『独学大全──絶対に「学ぶこと」をあきらめたくない人のための55の技法』著者の読書猿さんが「勉強が続かない」「やる気が出ない」「目標の立て方がわからない」「受験に受かりたい」「英語を学び直したい」……などなど、「具体的な悩み」に回答。今日から役立ち、一生使える方法を紹介していきます。
※質問は、著者の「マシュマロ」宛てにいただいたものを元に、加筆・修正しています。読書猿さんのマシュマロはこちら
[質問]
趣味で小説みたいなものを書いていて、自分で読み直したのですが、助詞や句読点の書き方が違うせいか、他の人のネット小説や本屋にある小説のようなつっかえずに読める文や情景が想像しやすい文にできませんでした。
小説に限らず、自分で文を書く時にルールというかしばしば正しいとされている文するにはどうしたらよいのでしょうか。
好きな文章を「文節」「単語」に分解してみてください
[読書猿の回答]
書き言葉を操るには訓練が心要ですが、その柱は3つ、入力、分析、出力です。まず読まない人間は書けるようになりません。しかし、ただ読み流しても定着効率は高くありません。効率を高める鍵は分析(分解)であり、そのための工具が文法です。
まずは他人の書いた文章の一部を取り出し(文章を読んでいて「これはいい」と思ったのを使うとよいです)、一文を文節に、そして単語に分解し、その品詞を明示し、助詞や助動詞の機能を確定し、単語の間の関係を矢印で結ぶワークをやりましょう。
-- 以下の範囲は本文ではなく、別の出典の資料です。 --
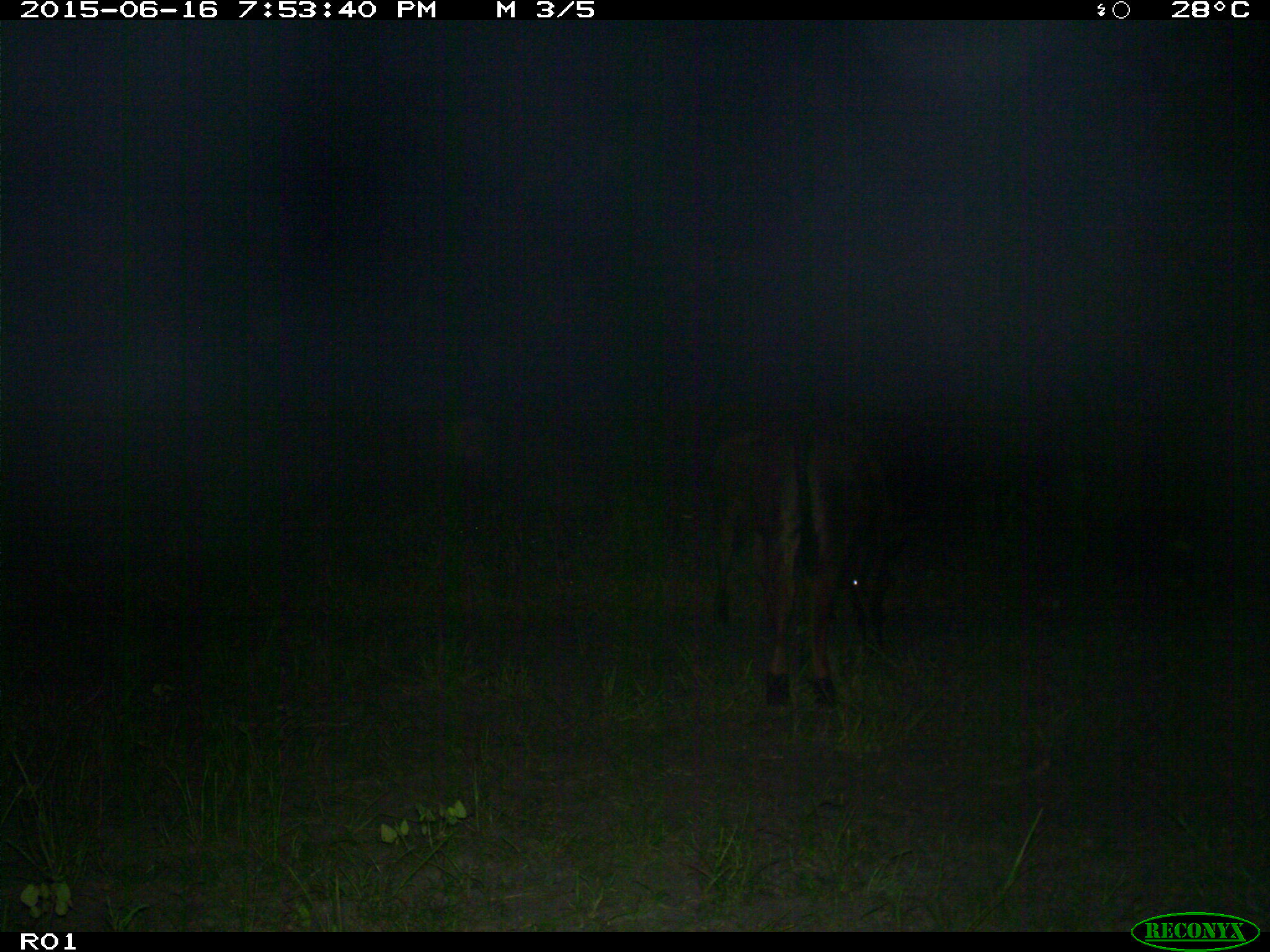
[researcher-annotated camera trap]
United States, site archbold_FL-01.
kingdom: Animalia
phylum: Chordata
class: Mammalia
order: Artiodactyla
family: Bovidae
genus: Bos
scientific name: Bos taurus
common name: domestic cow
Bos taurus (domestic cow).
他人の文章で文章分析の経験を積むと、自分の文章に対してもできるようになります。
あらゆる技能がそうですが、まずゆっくりと意識的にできるようになった後、さらに訓練を重ねることで、意識せずに速度を上げてできるようになります。
文法的におかしな文章を書いてしまう状態、言い換えれば、意識しないと文法的に正しい文章を書けない状態では、せっかくの貴重な認知資源をそこに費やしてしまい、「うまく書く」ところまでなかなかいけません。
これは、書くことを楽しんだり、表現を磨いたり、よい言い回しを思いついたり、思い描いた情景を過不足なく伝える工夫を考えたり、全体の構成と細部の表現をマッチさせたりという、よい文章を書くことに回せる認知資源が減ってしまうからです。これでは、今うまく書くことが難しいだけでなく、将来に渡って、文章を書く技能の向上を妨げます。
地味な文章分解は、今のうちにやっておけば、一生モノです。『独学大全』やおちこぼれのチャーチルがノーベル賞までとった文才を磨いた教えの記事にもその効用を書いてあります。